It sounds strange to say it, but the Scotch Malt Whisky Society, aside from ushering in changes in the whisky world, had its impacts on rums as well. What made the Society stand out back in the day and initially made its name, was the focus on single cask fullproof bottlings, which at the time was only sporadically addressed by other whisky makers (and hardly at all with rums, except perhaps by the Italians like Samaroli and Velier, who were practically unknown outside Italy). At the time I wrote about the Longpond R5.1 and the WIRD R 3.4 and R 3.5, 46% was about the most I ever saw outside of the 151s, so juice that went for broke at cask strength was eye opening.
Well, fast forward some years and what I saw as groundbreaking in 2012 is now standard practice, and while the Society has expanded its rum selection to 50+ (all at fullproof), its lustre has been eclipsed somewhat in the competing glare of the many other rum makers (indies or producers) who are doing the same thing, and who, let’s face it, specialize in rum – they don’t see it as an adjunct to their main business. That and the SMWS’s pricing model, of course, which many can’t or won’t pony up for (full disclosure: I’m a member of the Society and buy my bottles).
But anyway, preamble aside, let’s keep on disassembling the R-11.x series of rums released by the Society, with the second release from Worthy Park distillate, which is called, without irony and perhaps tongue-in-cheek, “Absolutely Fabulous!” Like the R11.1, it is 57.5% ABV, distilled in 2010 and bottled in 2017, 309-bottle outturn from ex-bourbon barrels. And like that one, it’s nice and original.

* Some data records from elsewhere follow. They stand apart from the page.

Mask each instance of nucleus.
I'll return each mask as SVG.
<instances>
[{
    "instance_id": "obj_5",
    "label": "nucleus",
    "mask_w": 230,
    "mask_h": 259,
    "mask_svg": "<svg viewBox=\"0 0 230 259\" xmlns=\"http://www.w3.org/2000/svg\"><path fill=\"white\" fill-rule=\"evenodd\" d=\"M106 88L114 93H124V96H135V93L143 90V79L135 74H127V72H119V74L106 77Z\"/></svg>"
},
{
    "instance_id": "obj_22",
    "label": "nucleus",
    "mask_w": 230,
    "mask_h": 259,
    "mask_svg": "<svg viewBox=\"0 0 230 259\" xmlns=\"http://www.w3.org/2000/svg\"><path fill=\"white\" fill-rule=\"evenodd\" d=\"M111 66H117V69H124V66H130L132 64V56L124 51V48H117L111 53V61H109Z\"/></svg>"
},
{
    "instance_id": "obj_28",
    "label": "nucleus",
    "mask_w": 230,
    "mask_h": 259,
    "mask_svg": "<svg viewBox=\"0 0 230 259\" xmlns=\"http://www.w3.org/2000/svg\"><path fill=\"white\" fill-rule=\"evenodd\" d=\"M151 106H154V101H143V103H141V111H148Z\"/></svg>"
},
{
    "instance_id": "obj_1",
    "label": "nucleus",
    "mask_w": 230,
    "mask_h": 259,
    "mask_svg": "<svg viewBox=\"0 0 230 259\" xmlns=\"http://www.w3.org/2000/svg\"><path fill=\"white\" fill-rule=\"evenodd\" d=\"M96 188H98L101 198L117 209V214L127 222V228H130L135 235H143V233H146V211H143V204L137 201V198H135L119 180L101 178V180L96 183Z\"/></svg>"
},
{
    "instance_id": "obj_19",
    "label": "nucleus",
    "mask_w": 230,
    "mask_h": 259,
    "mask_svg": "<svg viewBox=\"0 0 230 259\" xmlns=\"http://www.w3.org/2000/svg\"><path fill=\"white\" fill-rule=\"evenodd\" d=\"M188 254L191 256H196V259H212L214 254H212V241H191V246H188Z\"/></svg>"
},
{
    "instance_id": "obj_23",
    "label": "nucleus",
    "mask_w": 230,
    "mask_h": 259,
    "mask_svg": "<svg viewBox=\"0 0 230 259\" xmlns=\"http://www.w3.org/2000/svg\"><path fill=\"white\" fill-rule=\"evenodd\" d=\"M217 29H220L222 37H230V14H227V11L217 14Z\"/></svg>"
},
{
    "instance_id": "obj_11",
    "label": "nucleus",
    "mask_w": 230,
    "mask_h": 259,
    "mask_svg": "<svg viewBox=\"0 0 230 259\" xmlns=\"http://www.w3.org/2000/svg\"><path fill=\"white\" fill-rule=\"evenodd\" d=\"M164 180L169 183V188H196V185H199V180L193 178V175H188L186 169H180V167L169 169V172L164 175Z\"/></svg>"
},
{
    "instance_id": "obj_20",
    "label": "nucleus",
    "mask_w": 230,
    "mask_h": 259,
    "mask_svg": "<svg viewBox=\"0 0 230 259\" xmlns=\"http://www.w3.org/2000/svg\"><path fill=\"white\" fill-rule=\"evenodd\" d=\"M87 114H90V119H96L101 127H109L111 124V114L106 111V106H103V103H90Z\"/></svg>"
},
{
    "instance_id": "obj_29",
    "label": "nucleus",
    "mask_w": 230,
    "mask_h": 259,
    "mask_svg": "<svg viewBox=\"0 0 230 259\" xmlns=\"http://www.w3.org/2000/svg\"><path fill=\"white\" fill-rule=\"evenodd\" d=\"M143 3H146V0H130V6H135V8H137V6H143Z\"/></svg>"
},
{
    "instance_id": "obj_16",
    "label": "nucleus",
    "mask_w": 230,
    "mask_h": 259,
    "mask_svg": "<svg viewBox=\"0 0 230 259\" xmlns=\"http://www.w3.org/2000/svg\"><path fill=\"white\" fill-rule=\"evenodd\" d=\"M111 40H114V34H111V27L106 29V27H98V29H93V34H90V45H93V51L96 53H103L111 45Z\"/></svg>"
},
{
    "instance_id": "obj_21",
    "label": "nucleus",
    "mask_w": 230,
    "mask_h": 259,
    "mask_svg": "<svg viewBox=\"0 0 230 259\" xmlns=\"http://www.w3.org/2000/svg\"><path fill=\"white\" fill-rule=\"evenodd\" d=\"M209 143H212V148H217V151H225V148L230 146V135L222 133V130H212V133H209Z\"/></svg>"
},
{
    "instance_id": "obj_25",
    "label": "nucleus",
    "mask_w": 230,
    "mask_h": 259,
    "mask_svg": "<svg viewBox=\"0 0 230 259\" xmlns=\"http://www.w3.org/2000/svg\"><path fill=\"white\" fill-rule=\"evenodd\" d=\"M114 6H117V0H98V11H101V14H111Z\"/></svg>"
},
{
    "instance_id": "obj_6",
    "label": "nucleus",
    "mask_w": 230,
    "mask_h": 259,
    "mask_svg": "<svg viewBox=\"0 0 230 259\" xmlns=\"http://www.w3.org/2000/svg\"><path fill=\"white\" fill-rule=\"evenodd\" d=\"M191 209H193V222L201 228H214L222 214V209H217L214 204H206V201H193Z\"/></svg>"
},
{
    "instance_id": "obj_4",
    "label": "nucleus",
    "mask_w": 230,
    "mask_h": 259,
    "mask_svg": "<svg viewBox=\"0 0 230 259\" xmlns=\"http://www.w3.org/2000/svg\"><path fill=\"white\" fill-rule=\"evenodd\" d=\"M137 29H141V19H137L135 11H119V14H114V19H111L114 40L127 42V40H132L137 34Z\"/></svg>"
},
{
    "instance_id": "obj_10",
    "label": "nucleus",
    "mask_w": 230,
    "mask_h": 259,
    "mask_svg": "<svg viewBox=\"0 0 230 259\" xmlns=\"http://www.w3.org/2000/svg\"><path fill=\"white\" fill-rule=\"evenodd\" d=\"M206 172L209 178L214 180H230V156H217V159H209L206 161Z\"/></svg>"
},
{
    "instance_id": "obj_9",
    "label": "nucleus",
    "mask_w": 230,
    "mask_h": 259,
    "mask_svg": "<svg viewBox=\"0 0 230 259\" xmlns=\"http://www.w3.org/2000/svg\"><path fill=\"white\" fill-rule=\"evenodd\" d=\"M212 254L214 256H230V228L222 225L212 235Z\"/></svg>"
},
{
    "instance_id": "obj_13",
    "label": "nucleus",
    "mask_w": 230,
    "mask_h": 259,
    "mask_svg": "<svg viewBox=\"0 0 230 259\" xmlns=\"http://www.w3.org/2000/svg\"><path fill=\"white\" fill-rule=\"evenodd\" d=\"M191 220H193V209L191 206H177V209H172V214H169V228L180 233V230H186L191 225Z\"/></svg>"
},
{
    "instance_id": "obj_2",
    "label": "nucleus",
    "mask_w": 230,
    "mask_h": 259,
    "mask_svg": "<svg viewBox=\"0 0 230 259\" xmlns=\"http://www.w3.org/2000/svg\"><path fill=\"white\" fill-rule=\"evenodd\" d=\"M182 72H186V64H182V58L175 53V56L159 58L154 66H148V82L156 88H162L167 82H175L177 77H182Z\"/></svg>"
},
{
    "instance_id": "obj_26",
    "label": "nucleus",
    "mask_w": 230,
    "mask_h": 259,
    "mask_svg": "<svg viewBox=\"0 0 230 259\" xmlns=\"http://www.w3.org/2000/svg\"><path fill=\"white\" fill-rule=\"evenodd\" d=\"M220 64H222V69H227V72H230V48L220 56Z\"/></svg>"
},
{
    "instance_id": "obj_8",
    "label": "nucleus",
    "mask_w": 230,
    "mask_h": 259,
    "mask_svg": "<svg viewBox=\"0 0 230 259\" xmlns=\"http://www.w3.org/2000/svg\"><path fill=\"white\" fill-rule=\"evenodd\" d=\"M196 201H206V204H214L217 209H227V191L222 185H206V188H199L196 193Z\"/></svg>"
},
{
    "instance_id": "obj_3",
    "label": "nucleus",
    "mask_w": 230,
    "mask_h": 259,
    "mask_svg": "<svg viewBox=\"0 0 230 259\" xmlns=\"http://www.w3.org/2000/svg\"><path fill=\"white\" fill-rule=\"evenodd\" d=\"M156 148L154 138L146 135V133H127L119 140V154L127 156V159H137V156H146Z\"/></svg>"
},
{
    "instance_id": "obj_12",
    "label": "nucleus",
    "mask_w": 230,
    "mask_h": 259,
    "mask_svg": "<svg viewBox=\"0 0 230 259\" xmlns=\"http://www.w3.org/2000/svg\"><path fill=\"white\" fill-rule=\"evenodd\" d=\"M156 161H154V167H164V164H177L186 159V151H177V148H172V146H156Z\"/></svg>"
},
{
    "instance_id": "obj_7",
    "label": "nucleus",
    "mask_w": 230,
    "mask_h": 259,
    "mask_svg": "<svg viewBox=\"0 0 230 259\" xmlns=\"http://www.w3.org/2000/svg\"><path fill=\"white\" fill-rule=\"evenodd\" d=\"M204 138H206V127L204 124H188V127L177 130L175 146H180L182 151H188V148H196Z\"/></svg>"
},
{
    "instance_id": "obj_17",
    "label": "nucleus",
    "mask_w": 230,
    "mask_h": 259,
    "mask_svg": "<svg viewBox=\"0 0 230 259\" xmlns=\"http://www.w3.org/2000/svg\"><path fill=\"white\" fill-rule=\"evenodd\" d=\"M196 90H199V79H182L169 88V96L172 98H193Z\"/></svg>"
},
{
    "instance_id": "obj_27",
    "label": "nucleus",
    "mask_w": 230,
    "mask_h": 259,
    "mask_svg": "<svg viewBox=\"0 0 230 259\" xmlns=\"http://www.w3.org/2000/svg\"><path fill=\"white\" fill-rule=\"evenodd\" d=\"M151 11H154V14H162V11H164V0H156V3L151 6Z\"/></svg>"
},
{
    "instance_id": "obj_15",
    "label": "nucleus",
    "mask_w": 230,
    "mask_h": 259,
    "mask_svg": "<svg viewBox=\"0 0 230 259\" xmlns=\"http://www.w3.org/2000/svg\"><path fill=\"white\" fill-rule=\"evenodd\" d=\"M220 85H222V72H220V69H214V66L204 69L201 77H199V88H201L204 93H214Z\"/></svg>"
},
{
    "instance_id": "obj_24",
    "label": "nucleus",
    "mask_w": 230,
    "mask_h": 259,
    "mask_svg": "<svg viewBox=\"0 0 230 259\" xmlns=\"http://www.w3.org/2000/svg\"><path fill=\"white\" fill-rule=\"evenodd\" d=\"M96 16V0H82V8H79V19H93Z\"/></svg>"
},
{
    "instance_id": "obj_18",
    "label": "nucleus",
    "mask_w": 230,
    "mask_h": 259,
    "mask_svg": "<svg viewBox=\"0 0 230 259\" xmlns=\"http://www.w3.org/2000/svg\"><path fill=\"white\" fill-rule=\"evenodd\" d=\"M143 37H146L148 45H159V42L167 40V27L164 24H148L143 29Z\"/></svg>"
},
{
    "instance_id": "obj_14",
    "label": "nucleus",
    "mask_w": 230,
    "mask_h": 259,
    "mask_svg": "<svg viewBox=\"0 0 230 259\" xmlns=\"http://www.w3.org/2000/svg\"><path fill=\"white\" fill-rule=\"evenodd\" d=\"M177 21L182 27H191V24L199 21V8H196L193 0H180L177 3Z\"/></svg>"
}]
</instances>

The nose – sweet, fruity, subtly different from the R11.1. Orange zest, papaya, pineapple, ripe yellow mangoes, plus toblerone, white pepper, honey, cereals, and again that sly hint of glue coiling around the background. It remains dusty, but also laden with spices like cinnamon, massala, crushed black peppers and there’s a subtle oily iodine-like smell wafting around that really makes the thing original. There’s a slight suggestion of rubber, not so much like a vulcanizing shop in hot weather as an old basketball’s air leaking out. Like I said – original. I guess it takes all kinds.
The palate presents as hot and quite dry, a little wine-y, and also salty – brine and olives, and even salt fish with a few good ‘obstacles’ of cassava and eddoes. It’s funky and a bit off the reservation, I grant, but there’s more: well-oiled leather, aromatic tobacco, sweet chilis and cucumbers and apple cider – I really didn’t know what to make of it, except that it sort of makes you smile and try some more, see if there’s any other element of crazy hanging around waiting to ambush your tongue. Here I did add some water and it quietened down and other flavours crept out, including the fruit that the nose had promised: pineapple, mangoes, unripe peaches, caramel, nutmeg, toffee and the acrid smoke of water-doused fire, if you can believe it. Finish was nice and long, somewhat bitter, mostly tobacco, leather, smoke, not too much in the way of sweetness or fruits except for a whiff of Fanta that permeated the entire experience.
This rum is clearly from the same tree as the R11.1 but seems like a different branch…and good in the same way, and its own way. That musky salt fish and iodine was odd to say the least (if not entirely unpleasant)…and what it shows is that rums made at the same time and aged for the same period – probably in the same place – can have discernibly different profiles. Worthy Park sold the SMWS a number of barrels (none of the SMWS bottlings come from Scheer) so there’s both tropical and continental ageing in these things. And what it demonstrates is that like for all other indie bottlers, getting several barrels means one has the opportunity (takes the risk?) of having one barrel be different than its neighbor but both showing something of the character of the source estate. For my money, the R11.1 worked, and made my ears perk up, and my nose twitch. The SMWS took a chance with the R11.2 and it paid off, because this one, happily, does the same thing…not fabulously, perhaps, but with originality, and very nicely indeed.
- Serge Valentin scored this 88 points and felt that were it not for two off notes it would have hit 90
- RumShopBoy, the only other person in the rumisphere who has written about the SMWS bottlings, rated it 74/100 on a 0-100 scale, so his evaluation is about the same as mine. His comments are worth noting: “This is not as good as Worthy Park’s Single Estate Rums that are commercially available. Although those editions do not carry age statements, they are more refined blends that are easier to drink. That leads me to my biggest problem with this rum… it is a real challenge to enjoy it properly. There is no doubting the quality of the rum and its production but it is hard to really enjoy it. Unusually for me, I found it needed some water to make it more enjoyable.”